Friday, August 28, 2009

Why health care costs keep going up, Part 2

I’ve been thinking about some of the reasons that it will be hard to contain health care costs even if we get meaningful and sustainable reform. One temporary but currently quite painful condition is the state of the economy. Several studies have shown that many people with chronic conditions such as diabetes or heart disease stop taking or take smaller doses of their medication or forego other medical care because they can no longer afford it. This results in greater costs to our overall health care system because they then go to the doctor or the emergency room only when they deteriorate and need more expensive treatments.

One of the advantages of UnitedHealthcare’s clinical partnerships with the physicians and hospitals in our network is that they help people who are not taking their medicines for financial or other reasons. Our computer can compile a list of people who didn’t fill their regular prescriptions every month and get that information to the physicians treating them, who can explain that not taking medicine will make you sicker and cost even more money.

Wednesday, August 26, 2009

Why health care costs keep going up

I have high hopes for health care reform: that it will result in most if not all Americans having health care insurance; that the quality of care will improve; and that costs will stop going up by so much year after year.

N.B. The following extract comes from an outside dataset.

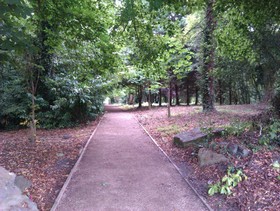 Lucan Spa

It’s in this third area that I have some concerns. In my 25 years in the health care insurance business, I’ve seen first hand some trends that will make it very hard, although not impossible, to contain future costs. The one that comes to mind first is unhealthy lifestyles. A multiyear study published in the Archives of Internal Medicine found that if people would do 4 simple things, exercise regularly, eat healthy, not smoke and maintain a normal weight, they could cut their risk of diabetes, heart attack, stroke or cancer by 80%.

Across the country, there continues to be an increase in these conditions. A new government study says that on average, we spend $1,400 year a more on medical costs for an obese person than for someone of normal weight. The total bill for delivering health care in our country would decline dramatically if more Americans adopted healthy eating habits and exercised regularly.